When we get back to her house, I take a look around and let us in. She sits down on the couch as I lock the door then walk through her apartment to make sure Phil didn't pay a visit after he left. I'd say everything is as it was, but I'm shocked when I enter her bedroom. It's still cluttered, but she has carpet, and her bed's made. She's been busy cleaning. I can't help but smile thinking she did this for my benefit.

I sit down on the couch next to her and pull the food out of the bag, placing a bacon cheeseburger and fries in front of her. She looks down at it for a moment before carefully opening the wrapper and taking a small bite, then laying it back on the wrapper. That's a start. She's not completely lost in that head of hers.

"Wanna watch a movie?" I wink at her and the corners of her mouth pull up in a sad smile.

She nods her head and I grab the remote flipping through the channels. The
40 Year Old Virgin
is on and if anyone needs to laugh right now, it's the two of us, especially her. Hazel picks at her food at first, but after a few minutes eats almost all of it before shoving it back in the bag. The food helps to tamp down the effects of the pill I took, but not all of them. I can still feel it through my entire body.

"I think I'm gonna take a shower," she mumbles.

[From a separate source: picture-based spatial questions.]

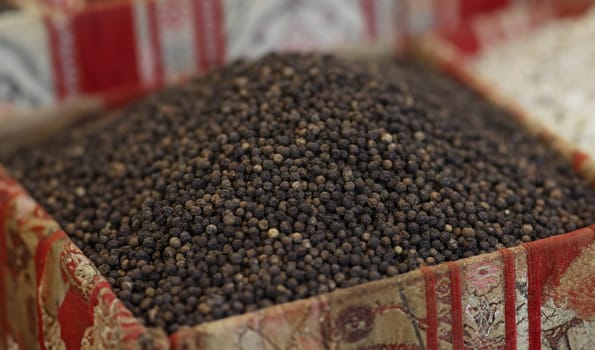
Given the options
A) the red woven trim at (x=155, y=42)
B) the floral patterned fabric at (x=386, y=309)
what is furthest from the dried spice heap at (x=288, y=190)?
the red woven trim at (x=155, y=42)

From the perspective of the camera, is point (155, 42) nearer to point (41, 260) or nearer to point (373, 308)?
point (41, 260)

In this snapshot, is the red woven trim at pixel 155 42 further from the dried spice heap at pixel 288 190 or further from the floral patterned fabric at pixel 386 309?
the floral patterned fabric at pixel 386 309

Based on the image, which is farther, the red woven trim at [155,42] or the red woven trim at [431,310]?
the red woven trim at [155,42]

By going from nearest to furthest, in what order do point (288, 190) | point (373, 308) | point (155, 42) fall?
point (373, 308) → point (288, 190) → point (155, 42)

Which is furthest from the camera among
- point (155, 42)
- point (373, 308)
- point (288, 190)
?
point (155, 42)

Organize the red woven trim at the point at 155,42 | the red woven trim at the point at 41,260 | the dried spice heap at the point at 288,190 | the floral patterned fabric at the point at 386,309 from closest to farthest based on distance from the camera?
the floral patterned fabric at the point at 386,309, the dried spice heap at the point at 288,190, the red woven trim at the point at 41,260, the red woven trim at the point at 155,42

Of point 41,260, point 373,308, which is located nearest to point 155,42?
point 41,260

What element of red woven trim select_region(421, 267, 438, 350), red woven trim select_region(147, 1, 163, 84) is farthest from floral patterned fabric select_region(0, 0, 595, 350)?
red woven trim select_region(147, 1, 163, 84)

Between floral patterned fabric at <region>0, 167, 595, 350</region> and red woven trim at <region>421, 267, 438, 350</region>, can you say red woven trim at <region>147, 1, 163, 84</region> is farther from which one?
red woven trim at <region>421, 267, 438, 350</region>

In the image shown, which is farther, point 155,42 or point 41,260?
point 155,42
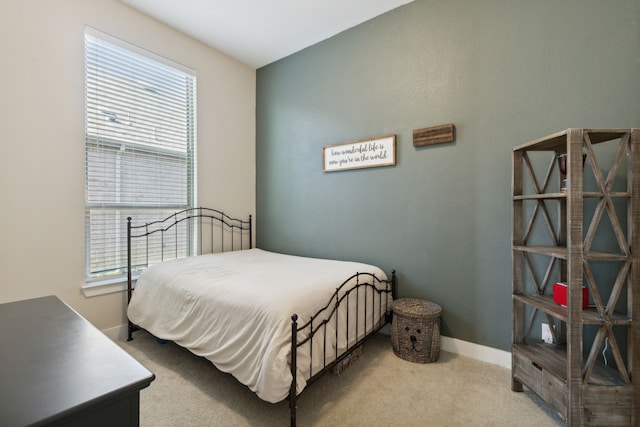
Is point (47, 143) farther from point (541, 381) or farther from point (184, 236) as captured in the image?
point (541, 381)

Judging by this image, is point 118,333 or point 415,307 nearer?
point 415,307

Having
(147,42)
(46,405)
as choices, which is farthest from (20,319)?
(147,42)

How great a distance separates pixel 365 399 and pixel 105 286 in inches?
84.9

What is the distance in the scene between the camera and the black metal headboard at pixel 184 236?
2.58 meters

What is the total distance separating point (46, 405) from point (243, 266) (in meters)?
1.78

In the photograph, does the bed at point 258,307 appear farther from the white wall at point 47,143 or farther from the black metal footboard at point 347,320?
the white wall at point 47,143

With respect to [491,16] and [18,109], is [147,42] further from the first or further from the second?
[491,16]

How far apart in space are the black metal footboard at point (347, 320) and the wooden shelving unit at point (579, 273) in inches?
35.1

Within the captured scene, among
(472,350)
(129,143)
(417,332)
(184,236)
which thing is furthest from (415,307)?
(129,143)

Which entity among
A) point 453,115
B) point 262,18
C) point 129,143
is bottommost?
point 129,143

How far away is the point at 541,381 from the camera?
1.54 m

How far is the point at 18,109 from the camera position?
1944 mm

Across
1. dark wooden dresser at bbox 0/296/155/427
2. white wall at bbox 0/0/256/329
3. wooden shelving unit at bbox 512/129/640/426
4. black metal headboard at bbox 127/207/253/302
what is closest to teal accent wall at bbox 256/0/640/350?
wooden shelving unit at bbox 512/129/640/426

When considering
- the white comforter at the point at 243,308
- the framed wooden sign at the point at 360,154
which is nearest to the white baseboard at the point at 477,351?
the white comforter at the point at 243,308
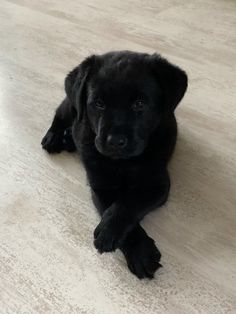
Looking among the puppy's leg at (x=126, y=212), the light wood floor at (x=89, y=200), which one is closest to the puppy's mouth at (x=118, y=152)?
the puppy's leg at (x=126, y=212)

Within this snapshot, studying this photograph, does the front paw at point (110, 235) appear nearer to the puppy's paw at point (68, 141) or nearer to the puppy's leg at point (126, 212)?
the puppy's leg at point (126, 212)

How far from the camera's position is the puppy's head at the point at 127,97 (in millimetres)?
1353

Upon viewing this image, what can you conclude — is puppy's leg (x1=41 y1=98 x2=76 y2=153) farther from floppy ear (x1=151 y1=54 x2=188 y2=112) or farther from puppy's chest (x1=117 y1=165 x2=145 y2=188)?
floppy ear (x1=151 y1=54 x2=188 y2=112)

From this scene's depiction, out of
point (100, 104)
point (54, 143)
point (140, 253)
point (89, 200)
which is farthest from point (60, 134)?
point (140, 253)

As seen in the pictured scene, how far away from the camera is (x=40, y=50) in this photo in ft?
8.32

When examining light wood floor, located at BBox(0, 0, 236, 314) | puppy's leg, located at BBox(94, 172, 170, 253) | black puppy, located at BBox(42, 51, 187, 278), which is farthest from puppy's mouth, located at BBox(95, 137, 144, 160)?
light wood floor, located at BBox(0, 0, 236, 314)

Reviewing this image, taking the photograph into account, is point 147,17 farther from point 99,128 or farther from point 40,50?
point 99,128

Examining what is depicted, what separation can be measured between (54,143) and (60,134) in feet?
0.14

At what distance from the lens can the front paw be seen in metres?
1.27

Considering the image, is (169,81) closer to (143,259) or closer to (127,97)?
(127,97)

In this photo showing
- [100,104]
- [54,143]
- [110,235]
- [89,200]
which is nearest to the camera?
[110,235]

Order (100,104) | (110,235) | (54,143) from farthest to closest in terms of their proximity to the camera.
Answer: (54,143), (100,104), (110,235)

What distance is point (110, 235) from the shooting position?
128 centimetres

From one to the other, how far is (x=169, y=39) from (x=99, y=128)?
4.48ft
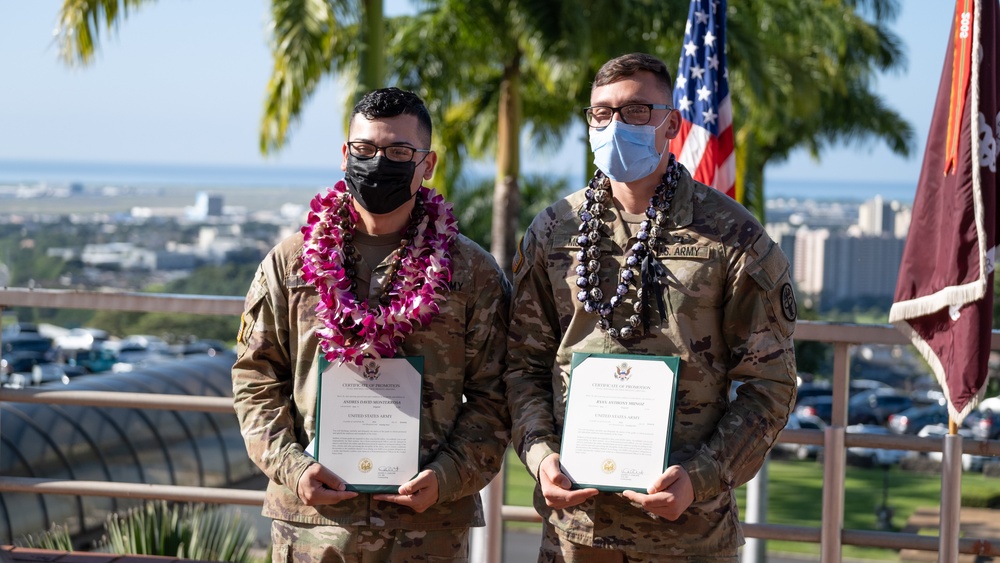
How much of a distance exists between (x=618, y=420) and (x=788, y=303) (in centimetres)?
55

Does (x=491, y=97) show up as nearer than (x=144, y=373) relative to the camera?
No

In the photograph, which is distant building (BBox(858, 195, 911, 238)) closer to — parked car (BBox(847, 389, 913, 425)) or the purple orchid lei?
parked car (BBox(847, 389, 913, 425))

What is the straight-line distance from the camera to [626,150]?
282cm

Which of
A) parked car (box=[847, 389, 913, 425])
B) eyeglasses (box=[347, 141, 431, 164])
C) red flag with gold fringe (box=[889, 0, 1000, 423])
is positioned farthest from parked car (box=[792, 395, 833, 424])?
eyeglasses (box=[347, 141, 431, 164])

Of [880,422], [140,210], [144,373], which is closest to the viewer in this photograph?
[144,373]

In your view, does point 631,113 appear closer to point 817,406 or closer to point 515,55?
point 515,55

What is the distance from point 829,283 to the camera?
58375 millimetres

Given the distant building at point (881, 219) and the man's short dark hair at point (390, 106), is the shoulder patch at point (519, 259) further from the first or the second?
the distant building at point (881, 219)

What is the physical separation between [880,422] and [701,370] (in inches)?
1477

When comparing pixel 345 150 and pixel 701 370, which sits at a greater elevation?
pixel 345 150

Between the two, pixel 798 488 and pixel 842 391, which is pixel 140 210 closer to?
pixel 798 488

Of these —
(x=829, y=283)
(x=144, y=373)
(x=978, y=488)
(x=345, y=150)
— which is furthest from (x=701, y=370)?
(x=829, y=283)

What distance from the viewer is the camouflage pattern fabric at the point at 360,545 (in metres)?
2.95

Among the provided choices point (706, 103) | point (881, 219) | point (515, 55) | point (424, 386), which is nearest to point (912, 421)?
point (515, 55)
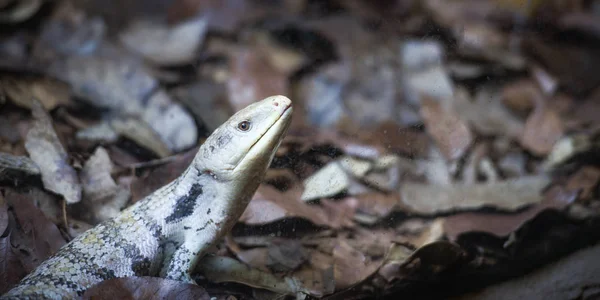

Hazel's giving me an out, but I'm not going anywhere. She's doesn't need to be alone tonight, and after what I've seen I don't want to be alone either. Right here is exactly where I need to be. I need to get my head on straight before I go chasing after Phil again.

"I'm not going anywhere."

She nods and leaves the room. Rustling comes from her bedroom before the bathroom door closes. I wait a few minutes before sneaking out to my truck to hide the pill and call Dale. He picks up immediately.

"Please tell me you have good news." His sounds old and tired.

"I have some news," I tell him and smirk at the hallelujah shouted through the phone.